-- SOURCE MATERIAL --
..........

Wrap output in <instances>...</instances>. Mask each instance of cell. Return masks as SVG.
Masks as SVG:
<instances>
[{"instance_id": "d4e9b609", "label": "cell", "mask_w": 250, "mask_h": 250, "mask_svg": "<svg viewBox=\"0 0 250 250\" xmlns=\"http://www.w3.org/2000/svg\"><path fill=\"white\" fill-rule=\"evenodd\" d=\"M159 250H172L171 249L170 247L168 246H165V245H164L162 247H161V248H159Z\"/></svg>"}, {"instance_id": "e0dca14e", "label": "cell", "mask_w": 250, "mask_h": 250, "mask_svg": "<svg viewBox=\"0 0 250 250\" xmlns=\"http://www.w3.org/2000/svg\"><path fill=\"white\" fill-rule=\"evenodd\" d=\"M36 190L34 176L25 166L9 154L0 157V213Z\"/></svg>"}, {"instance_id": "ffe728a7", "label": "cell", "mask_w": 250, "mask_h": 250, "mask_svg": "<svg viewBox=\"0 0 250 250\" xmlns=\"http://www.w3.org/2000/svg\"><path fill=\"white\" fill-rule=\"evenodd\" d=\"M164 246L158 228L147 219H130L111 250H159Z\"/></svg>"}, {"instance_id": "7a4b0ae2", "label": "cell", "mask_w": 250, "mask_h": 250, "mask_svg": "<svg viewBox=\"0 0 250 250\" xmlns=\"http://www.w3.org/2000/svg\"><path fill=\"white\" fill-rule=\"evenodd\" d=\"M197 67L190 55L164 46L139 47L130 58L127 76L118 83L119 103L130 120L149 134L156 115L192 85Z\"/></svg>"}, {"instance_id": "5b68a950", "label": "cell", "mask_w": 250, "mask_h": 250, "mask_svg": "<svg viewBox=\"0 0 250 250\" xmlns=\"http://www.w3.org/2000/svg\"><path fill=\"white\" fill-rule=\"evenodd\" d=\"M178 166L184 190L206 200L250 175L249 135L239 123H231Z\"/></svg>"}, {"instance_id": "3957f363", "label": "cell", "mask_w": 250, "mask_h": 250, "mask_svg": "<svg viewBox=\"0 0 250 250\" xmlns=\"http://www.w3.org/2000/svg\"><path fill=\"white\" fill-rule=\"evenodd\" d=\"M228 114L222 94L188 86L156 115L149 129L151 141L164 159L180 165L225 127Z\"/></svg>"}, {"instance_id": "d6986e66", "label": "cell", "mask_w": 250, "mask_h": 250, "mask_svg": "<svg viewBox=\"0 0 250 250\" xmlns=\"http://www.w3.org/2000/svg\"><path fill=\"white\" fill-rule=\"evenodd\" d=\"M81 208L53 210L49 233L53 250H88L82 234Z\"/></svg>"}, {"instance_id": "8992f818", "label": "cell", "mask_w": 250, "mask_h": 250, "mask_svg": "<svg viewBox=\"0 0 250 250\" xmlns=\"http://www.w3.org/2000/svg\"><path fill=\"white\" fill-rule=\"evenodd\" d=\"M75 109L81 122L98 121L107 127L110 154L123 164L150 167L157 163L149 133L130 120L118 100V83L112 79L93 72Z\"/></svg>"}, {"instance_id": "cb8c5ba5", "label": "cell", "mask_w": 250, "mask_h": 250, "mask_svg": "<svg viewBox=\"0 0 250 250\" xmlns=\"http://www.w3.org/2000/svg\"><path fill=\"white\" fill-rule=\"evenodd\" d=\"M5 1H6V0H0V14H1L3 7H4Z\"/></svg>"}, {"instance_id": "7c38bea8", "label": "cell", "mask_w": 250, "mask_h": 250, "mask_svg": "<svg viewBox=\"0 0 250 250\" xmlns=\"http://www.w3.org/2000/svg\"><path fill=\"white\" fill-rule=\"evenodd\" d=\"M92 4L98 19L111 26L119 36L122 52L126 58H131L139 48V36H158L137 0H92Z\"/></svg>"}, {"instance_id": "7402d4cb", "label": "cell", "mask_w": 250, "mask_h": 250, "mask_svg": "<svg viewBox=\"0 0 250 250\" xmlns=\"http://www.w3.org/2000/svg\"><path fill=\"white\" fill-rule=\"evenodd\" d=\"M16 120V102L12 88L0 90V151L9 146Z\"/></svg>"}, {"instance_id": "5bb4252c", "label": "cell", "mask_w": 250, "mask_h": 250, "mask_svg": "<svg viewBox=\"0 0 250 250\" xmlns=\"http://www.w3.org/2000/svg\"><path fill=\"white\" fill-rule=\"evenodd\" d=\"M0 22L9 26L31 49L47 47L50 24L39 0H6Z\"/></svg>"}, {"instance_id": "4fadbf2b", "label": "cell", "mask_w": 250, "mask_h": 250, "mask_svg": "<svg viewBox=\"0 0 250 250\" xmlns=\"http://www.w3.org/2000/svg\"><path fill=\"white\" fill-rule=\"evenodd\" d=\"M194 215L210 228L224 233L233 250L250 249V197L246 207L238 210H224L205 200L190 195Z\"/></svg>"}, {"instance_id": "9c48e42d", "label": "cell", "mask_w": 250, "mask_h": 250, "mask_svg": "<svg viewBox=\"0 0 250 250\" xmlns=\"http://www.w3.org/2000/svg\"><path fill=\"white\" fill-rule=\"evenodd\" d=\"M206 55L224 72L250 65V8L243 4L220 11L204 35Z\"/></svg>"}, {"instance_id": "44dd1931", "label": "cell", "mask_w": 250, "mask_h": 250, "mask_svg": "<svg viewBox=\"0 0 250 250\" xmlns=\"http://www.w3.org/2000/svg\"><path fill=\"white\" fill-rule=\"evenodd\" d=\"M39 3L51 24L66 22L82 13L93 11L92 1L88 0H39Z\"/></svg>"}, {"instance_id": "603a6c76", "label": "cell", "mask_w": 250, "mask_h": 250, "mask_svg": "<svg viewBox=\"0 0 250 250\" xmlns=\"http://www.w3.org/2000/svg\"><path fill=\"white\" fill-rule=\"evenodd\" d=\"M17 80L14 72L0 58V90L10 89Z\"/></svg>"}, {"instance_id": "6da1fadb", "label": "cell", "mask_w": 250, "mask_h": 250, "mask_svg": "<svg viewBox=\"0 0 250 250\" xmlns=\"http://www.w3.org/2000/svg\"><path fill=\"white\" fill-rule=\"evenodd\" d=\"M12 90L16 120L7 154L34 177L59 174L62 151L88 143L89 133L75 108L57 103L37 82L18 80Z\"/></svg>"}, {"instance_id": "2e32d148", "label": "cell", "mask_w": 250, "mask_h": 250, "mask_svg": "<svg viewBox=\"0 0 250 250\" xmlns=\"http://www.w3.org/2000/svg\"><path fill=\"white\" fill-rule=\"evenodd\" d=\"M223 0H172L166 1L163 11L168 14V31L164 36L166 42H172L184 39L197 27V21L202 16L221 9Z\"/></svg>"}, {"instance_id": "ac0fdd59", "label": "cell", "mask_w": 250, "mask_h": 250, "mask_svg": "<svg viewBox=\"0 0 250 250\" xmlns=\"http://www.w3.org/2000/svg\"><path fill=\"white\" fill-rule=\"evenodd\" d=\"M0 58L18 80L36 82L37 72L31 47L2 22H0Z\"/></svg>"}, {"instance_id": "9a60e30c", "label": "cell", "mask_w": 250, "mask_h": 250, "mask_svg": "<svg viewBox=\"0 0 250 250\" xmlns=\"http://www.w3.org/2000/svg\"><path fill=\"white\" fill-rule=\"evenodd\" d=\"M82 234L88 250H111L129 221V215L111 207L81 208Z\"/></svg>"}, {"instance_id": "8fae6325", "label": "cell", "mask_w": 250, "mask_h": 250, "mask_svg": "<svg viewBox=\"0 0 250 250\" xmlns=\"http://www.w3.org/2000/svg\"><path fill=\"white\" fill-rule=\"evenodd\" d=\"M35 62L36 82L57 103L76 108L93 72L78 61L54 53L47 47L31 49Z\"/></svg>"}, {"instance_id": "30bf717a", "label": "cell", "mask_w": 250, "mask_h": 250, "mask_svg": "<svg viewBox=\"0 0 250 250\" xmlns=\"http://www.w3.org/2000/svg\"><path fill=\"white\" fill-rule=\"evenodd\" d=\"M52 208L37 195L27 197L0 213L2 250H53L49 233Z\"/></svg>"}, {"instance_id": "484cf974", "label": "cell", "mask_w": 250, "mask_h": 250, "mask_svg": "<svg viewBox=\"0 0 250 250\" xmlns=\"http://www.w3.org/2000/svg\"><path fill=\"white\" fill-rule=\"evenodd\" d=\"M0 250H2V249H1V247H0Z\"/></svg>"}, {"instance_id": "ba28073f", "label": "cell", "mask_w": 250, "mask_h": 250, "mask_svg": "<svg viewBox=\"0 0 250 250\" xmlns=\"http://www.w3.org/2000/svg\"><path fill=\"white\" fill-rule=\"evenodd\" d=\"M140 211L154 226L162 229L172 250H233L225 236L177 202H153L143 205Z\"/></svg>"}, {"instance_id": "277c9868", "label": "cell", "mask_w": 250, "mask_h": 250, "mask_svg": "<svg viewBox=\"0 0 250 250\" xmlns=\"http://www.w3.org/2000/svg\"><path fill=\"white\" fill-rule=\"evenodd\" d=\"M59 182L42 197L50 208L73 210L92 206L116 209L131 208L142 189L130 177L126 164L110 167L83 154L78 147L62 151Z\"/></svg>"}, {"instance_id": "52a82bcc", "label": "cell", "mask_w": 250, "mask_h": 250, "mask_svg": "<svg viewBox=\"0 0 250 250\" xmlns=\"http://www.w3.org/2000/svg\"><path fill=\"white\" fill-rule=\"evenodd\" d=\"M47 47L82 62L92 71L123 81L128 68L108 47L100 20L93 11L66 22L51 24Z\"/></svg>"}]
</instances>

..........

-- SET EXERCISE --
Please count the lines in the material above that contain the string "instances", treating uppercase and lowercase as different, and reply with only that number.

-- ANSWER TO THIS EXERCISE --
3